Even worse, victims of rape are married off to the rapist, leaving a woman to forge a lifelong partnership with the very man who raped her. An exception to the immunity of marital rape is Section 376A by which sexual intercourse by a man with his wife, if separated, was liable to be punished with imprisonment and a fine or where the girl was below fifteen years of age. Marital rape can be a valid ground for divorce in a civil court, but cannot be tried in a criminal court. Judges continue to interpret the Hindu Marriage Act within the framework of marriage as a sacrament. The consent of wives is subordinated to the conjugal rights of husbands. The consent of parents to the marriage is considered as sufficient proof of consent of the parties to the marriage. And a woman’s consent to marriage is deemed as her consent to sex. This assumption of India’s patriarchal fabric, of women as a property of her husband, though challenged by feminists, have not yet resulted in any affirmative legal change.
Article 1 of the UNCEDAW defines violence against women as an ‘act of gender-based violence that results in, or is likely to result in, physical, sexual, or mental harm or suffering to women, including threats of such acts, coercion or arbitrary deprivation of liberty, whether occurring in public or private life.’ Article 14 and Article 21 of the Indian Constitution guarantees the Fundamental Rights of citizens, which under Article 32 are enforceable in court. India’s apex court has upheld the freedom of the women to make choices related to sexual activity under the purview of Article 21. Seen in this framework then, Section 375 (which violates the Right of Married Women to have choices in terms of sexual protection from her husband) of Indian Penal Code is inconsistent both with these principles and the provisions of UNCEDAW.
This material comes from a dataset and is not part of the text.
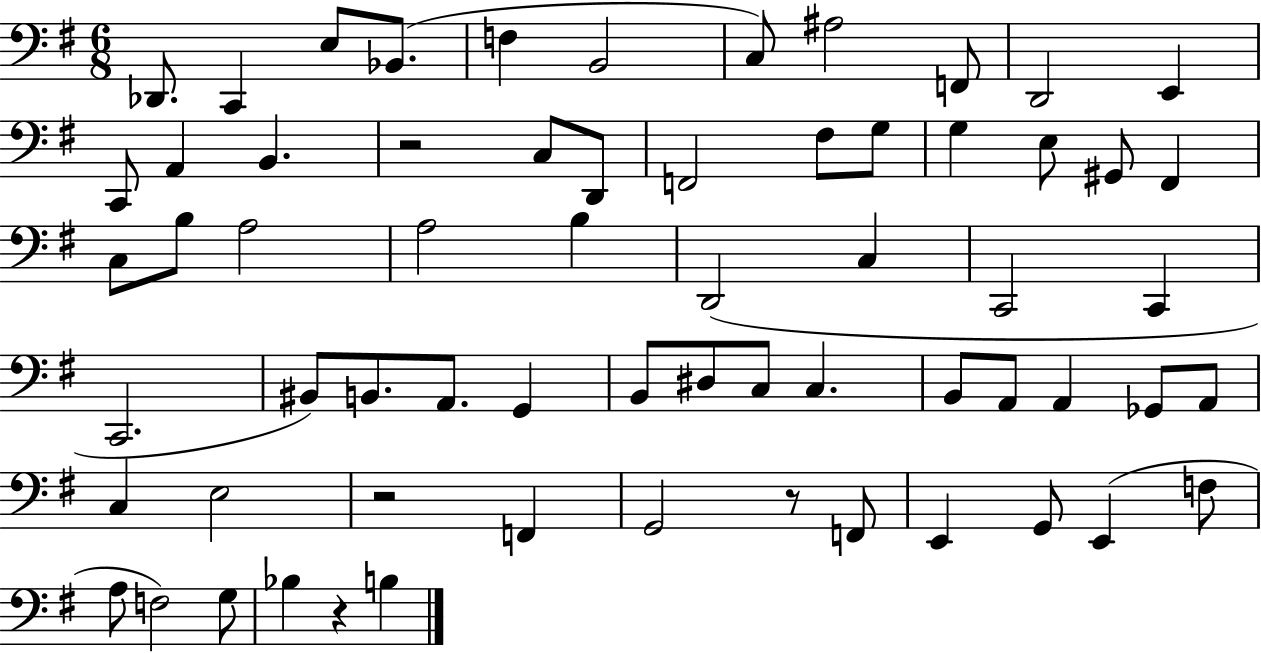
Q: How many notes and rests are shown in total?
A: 64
Given the ever-increasing violence against women, the bulk of which is experienced in the domestic space, India needs to immediately criminalize marital rape. In India, despite legal security, domestic violence goes unreported and dowry laws are reduced to a mockery. Legalized patriarchal exploitation is aggravated by the non-existence of laws to punish offenders of marital rape, which accentuates the asymmetric relations between the husband and wife.
Particularly important is to educate the women, who often become habituated with marital rape, not recognizing it as sexual violence. Given the socialization of Indian women, which is inherently patriarchal, women are actively encouraged to endure conjugal violence at the hands of her husband and/or her in-laws. They are discouraged to step out of abusive relationships. The legal system grants explicit immunity to the husband to force his wife into sexual intercourse, assuming the ‘implied consent’ of the wife. Criminalization of marital rape is imperative, accompanied by a corresponding change in the attitudes of the law-enforcement agencies, which often function as agencies of patriarchy.